The possibility that somehow an 'energy crisis' may cause the current feeding these automated processes to be interrupted, makes this a race against time with the computers indefatigably calculating the solution. Part of the solution is, of course, the improvement of computers which will be used to calculate the solution. Eventually the computers will know some solutions, and they may even know that they know some solutions and even know that they should communicate such results to us. It is likely that their solutions will only be able to be carried out by computer-designed automated processes. The only solution will be to trust the computers.

The drama of the computer attempting to preserve our species is an indifferent one.
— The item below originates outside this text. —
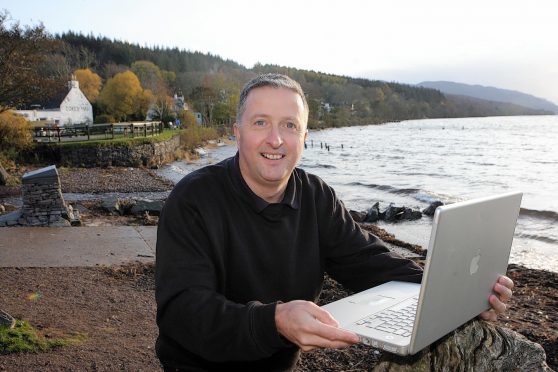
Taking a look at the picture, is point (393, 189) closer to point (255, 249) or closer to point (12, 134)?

This was made immediately palpable as I left the auditorium into a wonderful and unfamiliar sound. The public areas of Haus der Kulturen der Welt are contiguous, from the doors at the ticket booths through the immense foyer up to the auditorium, along the mezzanine, down along the cavernous coat check area all the way back to the cafe and the office areas, it is one uninterrupted space. For the Rencontres Internationales digital arts festival at which Ryoichi Kurokawa performed for the opening, the organizers were prescient enough to install a massive screen in the foyer for those who wanted to take a break from the high culture to catch some of the World Cup. What I had heard on exiting the auditorium was the sound of about a hundred football watchers reacting to a near miss in the game between Spain and Portugal. The sound had traveled around 50 meters bouncing across all manner of surfaces to reach me, in the process it had become a brief passing cloud of excited human voice.